Tesla battery system fires up in Irvine Co. office tower
A 100-foot crane slowly maneuvered a white, 3,475-pound box around a palm tree and parking lot lamppost before gingerly setting the heavy case alongside four others behind a 15-story office tower in Irvine.
The Irvine Company, Southern California Edison and San Francisco-based Advanced Microgrid Solutions, an energy-storage systems provider, on Thursday launched a pilot project that company executives said will permanently change Southern California’s energy grid.
The real estate giant recently struck an agreement with the storage system provider to install Tesla Powerpack battery systems at more than 20 of the company’s Irvine office buildings, starting with the tower at 20 Pacifica.
Once complete, the “hybrid-electric” buildings will pull power from the grid when it is least expensive and, as demand peaks, draw from the energy stored in the batteries.

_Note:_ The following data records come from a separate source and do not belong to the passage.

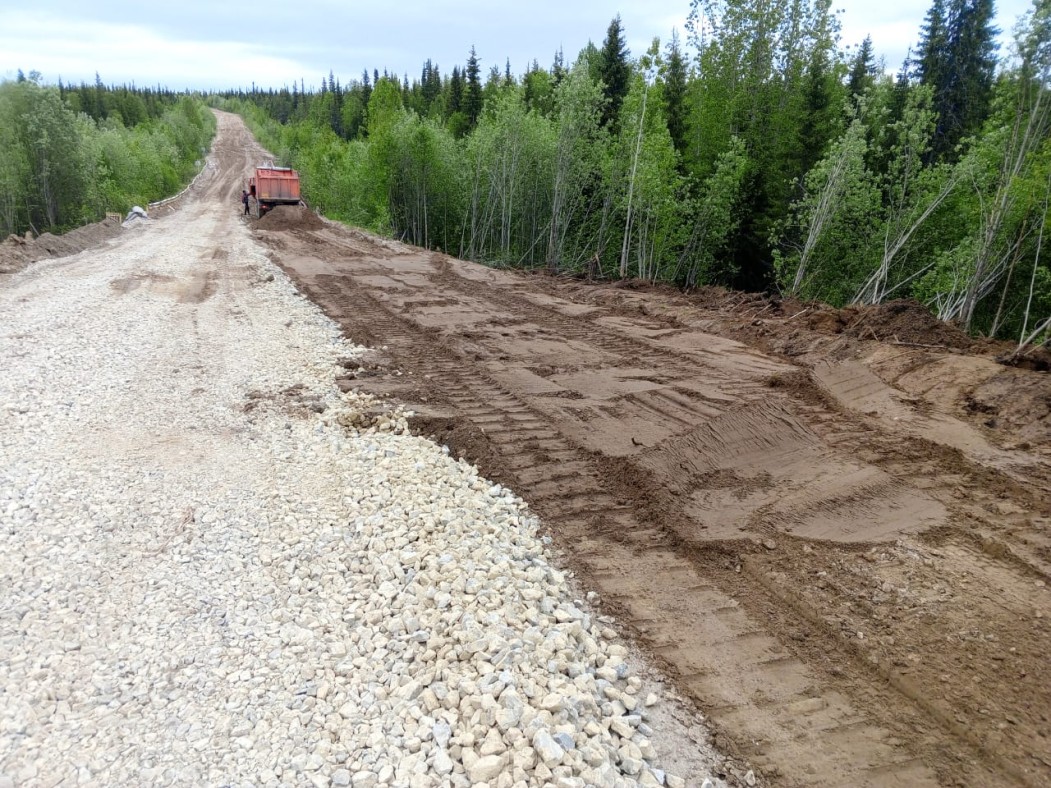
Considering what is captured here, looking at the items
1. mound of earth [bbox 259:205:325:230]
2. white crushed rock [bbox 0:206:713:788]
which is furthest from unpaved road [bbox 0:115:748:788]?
mound of earth [bbox 259:205:325:230]

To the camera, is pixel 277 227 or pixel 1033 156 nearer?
pixel 1033 156

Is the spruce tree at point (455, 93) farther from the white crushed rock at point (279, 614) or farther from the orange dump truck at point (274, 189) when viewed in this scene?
the white crushed rock at point (279, 614)

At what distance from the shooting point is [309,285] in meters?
16.0

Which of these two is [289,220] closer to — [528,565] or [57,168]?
[57,168]

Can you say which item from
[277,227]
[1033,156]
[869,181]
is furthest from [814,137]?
[277,227]

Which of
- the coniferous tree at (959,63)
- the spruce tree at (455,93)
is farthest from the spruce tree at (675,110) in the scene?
the spruce tree at (455,93)

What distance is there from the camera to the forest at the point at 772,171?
16281mm

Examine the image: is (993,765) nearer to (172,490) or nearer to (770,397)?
(770,397)

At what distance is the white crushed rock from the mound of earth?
21.0m

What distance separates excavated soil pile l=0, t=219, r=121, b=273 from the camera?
56.8 feet

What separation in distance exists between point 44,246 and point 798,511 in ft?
77.7

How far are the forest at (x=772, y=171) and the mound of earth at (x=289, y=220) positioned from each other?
14.9 feet

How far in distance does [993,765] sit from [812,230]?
19335 millimetres

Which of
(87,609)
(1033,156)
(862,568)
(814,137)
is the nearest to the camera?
(87,609)
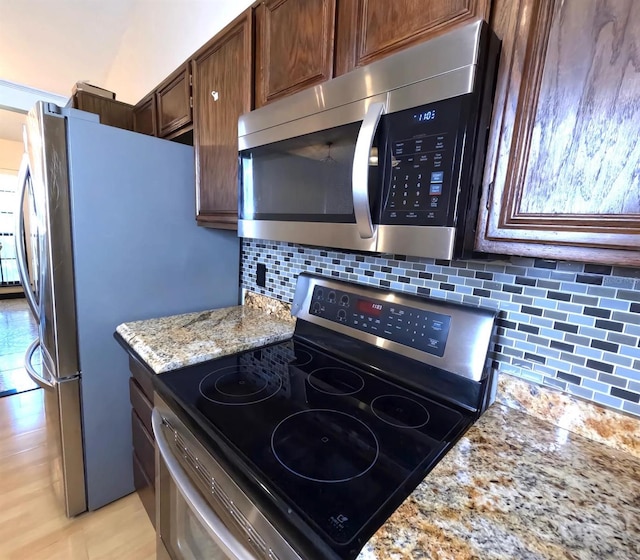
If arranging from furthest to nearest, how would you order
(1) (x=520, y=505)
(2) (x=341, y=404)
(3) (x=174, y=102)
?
(3) (x=174, y=102) < (2) (x=341, y=404) < (1) (x=520, y=505)

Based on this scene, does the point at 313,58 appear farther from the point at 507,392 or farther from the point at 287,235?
the point at 507,392

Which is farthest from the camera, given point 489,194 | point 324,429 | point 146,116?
point 146,116

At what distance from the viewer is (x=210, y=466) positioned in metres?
0.70

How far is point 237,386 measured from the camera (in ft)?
3.02

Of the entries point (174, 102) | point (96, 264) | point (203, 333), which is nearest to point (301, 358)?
point (203, 333)

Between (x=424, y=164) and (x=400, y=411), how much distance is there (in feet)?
2.03

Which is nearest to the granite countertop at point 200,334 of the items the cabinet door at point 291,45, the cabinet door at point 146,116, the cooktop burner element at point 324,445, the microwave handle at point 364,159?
the cooktop burner element at point 324,445

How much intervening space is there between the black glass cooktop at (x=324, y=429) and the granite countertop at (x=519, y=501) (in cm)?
5

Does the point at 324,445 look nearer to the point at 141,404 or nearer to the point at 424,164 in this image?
the point at 424,164

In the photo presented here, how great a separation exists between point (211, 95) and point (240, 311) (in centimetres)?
97

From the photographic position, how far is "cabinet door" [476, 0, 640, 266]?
0.48 metres

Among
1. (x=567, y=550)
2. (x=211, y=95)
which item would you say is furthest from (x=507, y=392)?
(x=211, y=95)

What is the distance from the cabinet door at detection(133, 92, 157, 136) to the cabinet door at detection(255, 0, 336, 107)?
1.00m

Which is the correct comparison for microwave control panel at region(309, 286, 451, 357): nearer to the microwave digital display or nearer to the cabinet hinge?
the cabinet hinge
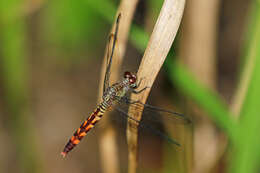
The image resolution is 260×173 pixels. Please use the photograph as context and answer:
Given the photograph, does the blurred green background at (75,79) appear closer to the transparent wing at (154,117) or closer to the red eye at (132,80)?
the transparent wing at (154,117)

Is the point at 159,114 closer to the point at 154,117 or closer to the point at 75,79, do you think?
the point at 154,117

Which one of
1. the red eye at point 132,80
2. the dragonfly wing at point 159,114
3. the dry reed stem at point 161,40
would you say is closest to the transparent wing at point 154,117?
the dragonfly wing at point 159,114

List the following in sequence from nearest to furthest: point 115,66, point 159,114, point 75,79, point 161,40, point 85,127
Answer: point 161,40
point 115,66
point 159,114
point 85,127
point 75,79

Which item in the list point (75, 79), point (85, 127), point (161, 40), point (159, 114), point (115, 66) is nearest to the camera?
point (161, 40)

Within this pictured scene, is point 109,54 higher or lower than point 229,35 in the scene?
lower

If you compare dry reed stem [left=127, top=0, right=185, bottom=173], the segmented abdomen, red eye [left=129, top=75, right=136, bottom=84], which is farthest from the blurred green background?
dry reed stem [left=127, top=0, right=185, bottom=173]

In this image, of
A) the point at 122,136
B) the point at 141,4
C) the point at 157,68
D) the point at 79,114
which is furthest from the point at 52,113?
the point at 157,68

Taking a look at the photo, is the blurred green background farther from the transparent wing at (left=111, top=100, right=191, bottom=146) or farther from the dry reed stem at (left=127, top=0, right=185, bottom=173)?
the dry reed stem at (left=127, top=0, right=185, bottom=173)

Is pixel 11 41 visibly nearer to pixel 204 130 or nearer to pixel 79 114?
pixel 79 114

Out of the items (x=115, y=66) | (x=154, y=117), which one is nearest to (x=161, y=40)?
(x=115, y=66)
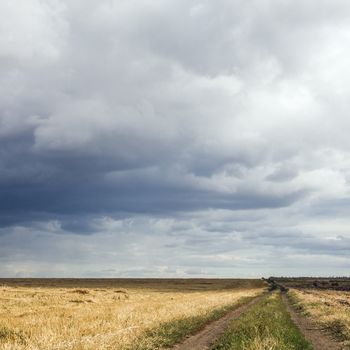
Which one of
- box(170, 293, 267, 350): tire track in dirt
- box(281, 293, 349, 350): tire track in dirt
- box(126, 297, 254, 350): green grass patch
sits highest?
box(126, 297, 254, 350): green grass patch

The system will cut use of peak power by 25 percent, according to Rich Bluth, Irvine Co.’s vice president of energy management.
Tenants at the building, near the I-405, includefinancial companies KPMG, an auditing firm, and wealth manager UBS. Next up is the adjacent tower, at 40 Pacifica, Bluth said. Neither Irvine Co. nor AMS would reveal the cost of the battery system.
Eventually Irvine Co. plans to have batteries installed at its buildings portfolio-wide. The company has more than 500 office buildings in California.
AMS Chief Executive Officer Susan Kennedy credited tech darling Telsa, known primarily as a car company, for developing technology to create a “cleaner, more efficient, smarter, more sophisticated world.”